According to the FBI, behind the scenes, Sakhai was making forgeries. He bought only lesser-known works worth of no more than a few hundred thousand dollars. He had the painting copied, possibly in China, took the genuine certificate of authenticity and sold the copy. Months or years later he would sell also the original, which would be accepted without the certificate. He usually sold the forgeries to Asian collectors and real ones to New York and London galleries. Japanese collectors trusted the certificate and would not commission a European expert to authenticate a mediocre painting.

Sakhai would also buy relatively worthless paintings to reuse the canvas for new forgeries.

Asian art experts eventually became suspicious. Some of the European art galleries noticed that once they put some of the paintings up for auction, they noticed that someone in Japan already owned the painting. Suspicion begun to grow but Sakhai denied having anything to do with forgeries. He claimed that he often consigned paintings to other dealers which put them out of his control. Still, eventually FBI got interested and Sakhai heard about their inquiries about him.

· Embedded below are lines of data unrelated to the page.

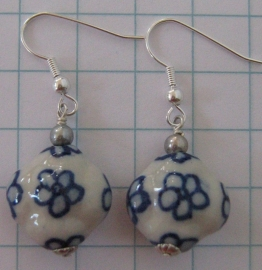 oorbellen delftsblauw bloemetje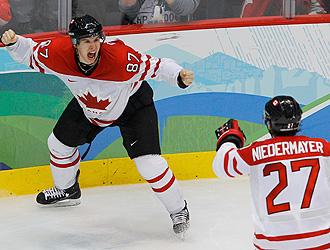 Momento en el que Crosby celebra el tanto que le daba el t�tulo a Canad�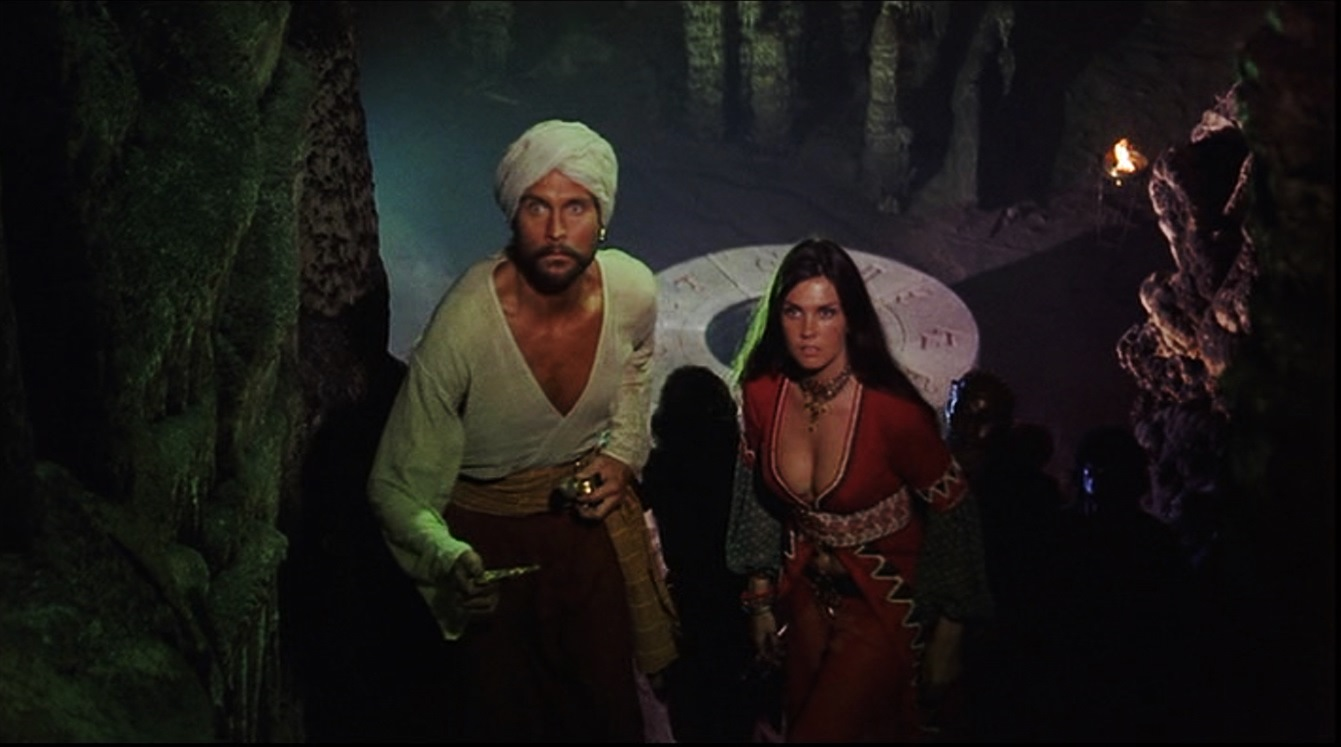 Sinbad (John Philip Law) and the slave girl Margiana (Caroline Munro) in The Golden Voyage of Sinbad (1973)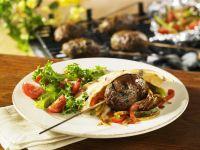 Fleischbällchen und Paprikagemüse in Pita-Tasche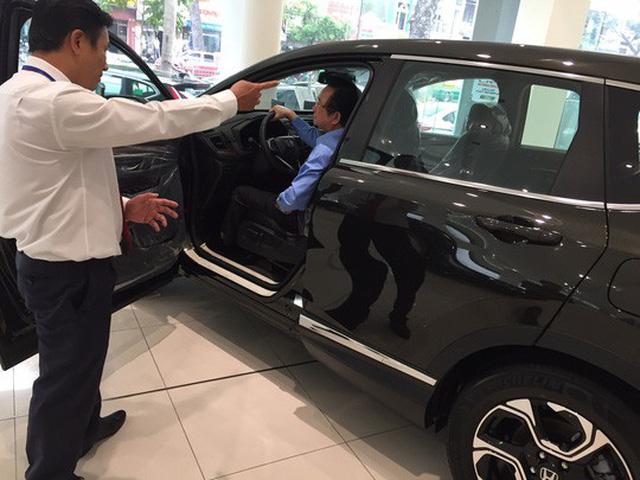 TPHCM: Thị trường ô tô ảm đạm sau Tết, nhiều ưu đãi bị cắt giảm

In May 2000, both Christie's and Sotheby's realized they were both offering Paul Gauguin's Vase de Fleurs (also known as Lilas), both supposedly original. Both auction houses took the paintings to Gauguin expert Sylvie Crussard at the Wildenstein Institute in Paris. She confirmed that the Christie's painting was a forgery; Christie's had to withdraw their catalogue from the printers. They also informed the owners, Gallery Muse in Tokyo. The original painting was auctioned at Sotheby's and Ely Sakhai netted $310.000. However, FBI traced the source of the forgery to Sakhai as well.

Investigations revealed more suspicious deals. On March 9, 2000, the FBI arrested Sakhai at his gallery on Broadway and charged him with eight counts of wire and mail fraud. FBI estimate of his profits are $3.5 million. Sakhai was later released on bail.

On March 4, 2004, Sakhai was charged with eight counts of fraud. He was again released on bail. He may face 20 years in Prison.